__PROVIDED TEXT__.
---

Quiet, please. The calisthenics portion of football practice at St. John's of Minnesota is about to begin.
"One jumping jack!" barks a leader, one of this season's dozen or so captains. At St. John's the seniors are all captains. "They're all great guys," says coach John Gagliardi. "And this way they can all put 'Captain' on their rèsumès."
"Ready, begin!" shouts the captain du jour. Without any semblance of synchronicity, the Johnnies execute their daily jumping jack.
"Nice Day Drill!" comes the next command. The team drops as one to the grass, rolls onto its back and stares at the Minnesota sky. "Beautiful day, isn't it?" they are required, as part of the drill, to ask one another.
Presently calisthenics continue. "Stretch out on your own," the players are told. For several minutes they do.
"You guys wanna do any more of these?" the captain asks.
Calisthenics are over.
So soon? What about leg lifts, quarter eagles, neck bridges and the rest of those time-honored contortions and isometrics, which, though they may have no practical application on the football field, look smart.
Spare us, say the Johnnies, whose cals are simply a mockery of some of the things they find ridiculous about the sport. It's all very well for the Johnnies to poke fun at the hidebound aspects of football, but surely there is a price to be paid for such insouciance. Surely this squad is a patsy on the field.
Quite the opposite. Gagliardi has won three national championships. With 286 wins in 43 seasons he is college football's second-winningest active coach, behind Grambling's Eddie Robinson. Last season the Johnnies went 11-1, led Division III in passing offense and total offense, and made it to the division's Final Four before losing to Dayton. One could say that since Gagliardi arrived in Collegeville, in 1953, the Johnnies have been kicking ass and taking names.
One is advised, however, not to say it around the coach. "We don't want to kick anyone in the rear, we want to block and tackle," says Gagliardi, who objects to the violent, macho language often associated with the game. Gagliardi has compiled a list of 74 "No's," and number 32 is "No use of words like hit or kill."
Or, for that matter, Coach. Call me John, he tells his players. Imagine a player at, say, Nebraska draping his arm around Tom Osborne and saying, "Tom, do I make my cut at seven or nine yards?" Then imagine that Cornhusker plunging like an anvil to the most remote recesses of the depth chart.

---

(Outline records)
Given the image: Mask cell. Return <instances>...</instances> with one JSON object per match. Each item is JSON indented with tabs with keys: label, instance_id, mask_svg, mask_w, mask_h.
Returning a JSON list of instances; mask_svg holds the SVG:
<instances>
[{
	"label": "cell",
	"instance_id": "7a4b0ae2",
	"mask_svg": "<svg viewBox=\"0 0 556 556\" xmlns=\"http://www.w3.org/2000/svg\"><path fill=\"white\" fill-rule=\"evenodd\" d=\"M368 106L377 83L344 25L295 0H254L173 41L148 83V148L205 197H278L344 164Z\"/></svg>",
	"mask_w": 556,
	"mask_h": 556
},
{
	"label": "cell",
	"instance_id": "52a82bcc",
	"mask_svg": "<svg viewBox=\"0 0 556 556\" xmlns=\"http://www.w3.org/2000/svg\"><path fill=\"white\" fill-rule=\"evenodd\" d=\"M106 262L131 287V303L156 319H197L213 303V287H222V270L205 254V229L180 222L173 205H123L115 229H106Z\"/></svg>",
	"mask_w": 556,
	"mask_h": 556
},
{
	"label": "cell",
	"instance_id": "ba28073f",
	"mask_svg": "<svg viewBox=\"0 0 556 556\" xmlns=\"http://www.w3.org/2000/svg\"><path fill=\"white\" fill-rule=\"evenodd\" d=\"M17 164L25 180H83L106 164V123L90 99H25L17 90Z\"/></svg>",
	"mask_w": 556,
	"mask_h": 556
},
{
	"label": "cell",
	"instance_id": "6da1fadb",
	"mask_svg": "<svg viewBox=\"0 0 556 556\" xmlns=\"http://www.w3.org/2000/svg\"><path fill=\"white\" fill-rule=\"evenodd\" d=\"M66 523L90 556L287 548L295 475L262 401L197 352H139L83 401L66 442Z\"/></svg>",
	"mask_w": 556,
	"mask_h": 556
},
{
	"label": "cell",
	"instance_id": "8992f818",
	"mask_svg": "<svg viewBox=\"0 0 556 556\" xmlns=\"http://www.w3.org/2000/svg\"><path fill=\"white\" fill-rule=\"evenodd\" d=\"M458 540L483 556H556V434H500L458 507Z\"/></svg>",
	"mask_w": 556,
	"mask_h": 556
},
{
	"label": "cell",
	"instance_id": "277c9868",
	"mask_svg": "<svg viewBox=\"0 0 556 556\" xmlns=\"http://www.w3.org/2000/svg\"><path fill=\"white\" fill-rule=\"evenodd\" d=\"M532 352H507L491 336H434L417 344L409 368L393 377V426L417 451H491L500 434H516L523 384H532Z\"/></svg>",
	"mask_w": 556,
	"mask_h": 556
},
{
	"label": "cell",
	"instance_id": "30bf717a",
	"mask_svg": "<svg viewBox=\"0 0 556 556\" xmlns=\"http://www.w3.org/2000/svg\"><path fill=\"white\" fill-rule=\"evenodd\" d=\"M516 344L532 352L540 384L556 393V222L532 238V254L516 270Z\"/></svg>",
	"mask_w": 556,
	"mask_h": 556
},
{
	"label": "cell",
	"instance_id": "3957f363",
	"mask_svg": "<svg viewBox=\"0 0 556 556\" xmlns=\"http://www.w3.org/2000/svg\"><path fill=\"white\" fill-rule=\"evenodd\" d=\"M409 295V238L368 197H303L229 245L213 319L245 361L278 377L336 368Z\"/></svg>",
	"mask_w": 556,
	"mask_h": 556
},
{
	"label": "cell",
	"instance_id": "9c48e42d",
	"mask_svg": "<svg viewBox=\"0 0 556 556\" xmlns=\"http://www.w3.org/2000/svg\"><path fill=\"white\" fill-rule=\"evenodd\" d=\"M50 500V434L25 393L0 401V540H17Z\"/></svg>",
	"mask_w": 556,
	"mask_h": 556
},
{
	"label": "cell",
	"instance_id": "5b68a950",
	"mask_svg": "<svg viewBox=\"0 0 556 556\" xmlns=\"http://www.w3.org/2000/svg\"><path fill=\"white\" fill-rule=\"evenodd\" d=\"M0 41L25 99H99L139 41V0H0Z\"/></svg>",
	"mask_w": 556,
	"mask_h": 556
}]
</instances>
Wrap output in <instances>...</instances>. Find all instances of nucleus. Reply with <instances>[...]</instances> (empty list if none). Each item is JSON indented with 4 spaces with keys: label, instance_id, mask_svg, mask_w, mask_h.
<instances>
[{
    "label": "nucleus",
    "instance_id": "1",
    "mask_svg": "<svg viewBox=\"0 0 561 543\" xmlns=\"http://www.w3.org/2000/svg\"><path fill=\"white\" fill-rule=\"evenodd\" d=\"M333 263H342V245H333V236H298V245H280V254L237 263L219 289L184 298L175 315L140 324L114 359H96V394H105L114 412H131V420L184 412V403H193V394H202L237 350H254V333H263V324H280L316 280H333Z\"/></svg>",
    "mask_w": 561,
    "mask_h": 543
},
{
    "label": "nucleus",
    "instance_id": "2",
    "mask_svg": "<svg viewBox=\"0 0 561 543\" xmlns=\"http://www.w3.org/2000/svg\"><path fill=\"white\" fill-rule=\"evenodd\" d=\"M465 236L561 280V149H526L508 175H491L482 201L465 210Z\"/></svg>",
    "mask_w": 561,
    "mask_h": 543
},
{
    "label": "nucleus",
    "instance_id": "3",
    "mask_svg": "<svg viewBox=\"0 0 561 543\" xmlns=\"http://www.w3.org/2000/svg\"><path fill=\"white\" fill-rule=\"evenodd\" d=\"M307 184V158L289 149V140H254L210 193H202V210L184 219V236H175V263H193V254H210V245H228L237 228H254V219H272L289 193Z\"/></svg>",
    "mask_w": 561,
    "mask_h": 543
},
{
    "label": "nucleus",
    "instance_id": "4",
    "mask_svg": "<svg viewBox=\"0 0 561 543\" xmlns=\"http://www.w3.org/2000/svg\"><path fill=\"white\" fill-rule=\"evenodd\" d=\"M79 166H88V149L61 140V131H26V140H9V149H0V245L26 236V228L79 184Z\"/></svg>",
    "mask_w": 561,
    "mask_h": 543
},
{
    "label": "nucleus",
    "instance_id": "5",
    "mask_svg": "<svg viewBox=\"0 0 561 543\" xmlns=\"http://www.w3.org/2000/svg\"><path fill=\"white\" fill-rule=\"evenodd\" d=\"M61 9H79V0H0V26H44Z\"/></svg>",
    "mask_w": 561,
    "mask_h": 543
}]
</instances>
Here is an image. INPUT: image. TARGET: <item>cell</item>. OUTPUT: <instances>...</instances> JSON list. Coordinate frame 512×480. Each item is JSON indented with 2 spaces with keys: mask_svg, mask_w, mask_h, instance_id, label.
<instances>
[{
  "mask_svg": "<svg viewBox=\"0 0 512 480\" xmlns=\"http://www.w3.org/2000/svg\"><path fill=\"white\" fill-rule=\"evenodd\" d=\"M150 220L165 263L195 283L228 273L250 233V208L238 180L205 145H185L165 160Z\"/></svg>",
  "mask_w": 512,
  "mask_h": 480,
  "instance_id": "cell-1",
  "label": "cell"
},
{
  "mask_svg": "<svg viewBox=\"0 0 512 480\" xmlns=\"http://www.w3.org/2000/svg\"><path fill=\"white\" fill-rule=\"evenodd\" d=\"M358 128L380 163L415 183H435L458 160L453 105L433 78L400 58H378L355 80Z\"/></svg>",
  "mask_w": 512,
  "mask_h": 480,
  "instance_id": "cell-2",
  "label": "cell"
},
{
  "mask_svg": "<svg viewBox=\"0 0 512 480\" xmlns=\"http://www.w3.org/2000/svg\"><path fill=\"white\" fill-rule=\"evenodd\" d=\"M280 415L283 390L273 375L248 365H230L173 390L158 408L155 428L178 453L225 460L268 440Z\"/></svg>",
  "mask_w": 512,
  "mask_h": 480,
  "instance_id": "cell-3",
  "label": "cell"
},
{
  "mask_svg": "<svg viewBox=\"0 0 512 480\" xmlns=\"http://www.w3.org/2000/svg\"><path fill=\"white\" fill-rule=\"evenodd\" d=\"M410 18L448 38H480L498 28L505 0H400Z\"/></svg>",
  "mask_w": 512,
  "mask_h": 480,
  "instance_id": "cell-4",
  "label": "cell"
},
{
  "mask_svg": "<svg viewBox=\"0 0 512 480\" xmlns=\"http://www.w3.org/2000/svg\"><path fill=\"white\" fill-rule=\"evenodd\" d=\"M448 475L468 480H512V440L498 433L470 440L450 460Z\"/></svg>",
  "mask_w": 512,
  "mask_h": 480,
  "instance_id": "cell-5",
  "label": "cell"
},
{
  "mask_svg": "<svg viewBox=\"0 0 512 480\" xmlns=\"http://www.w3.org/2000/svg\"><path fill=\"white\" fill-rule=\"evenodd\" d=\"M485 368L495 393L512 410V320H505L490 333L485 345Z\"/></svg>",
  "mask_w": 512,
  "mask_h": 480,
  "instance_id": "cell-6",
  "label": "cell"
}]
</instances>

---

__DIRECTIONS__.
**1)** Answer these about the football article:
(a) How many jumping jacks do the Johnnies do in their daily calisthenics?
(b) Which team beat the Johnnies in last season's Division III Final Four?
(c) Which number on Gagliardi's list of "No's" bans words like hit or kill?
**2)** How many lines of the records contain the word "Each"? Case counts, and the reply should be the number alone.

__RESULTS BY TASK__.
**1)**
(a) One
(b) Dayton
(c) Number 32

**2)** 3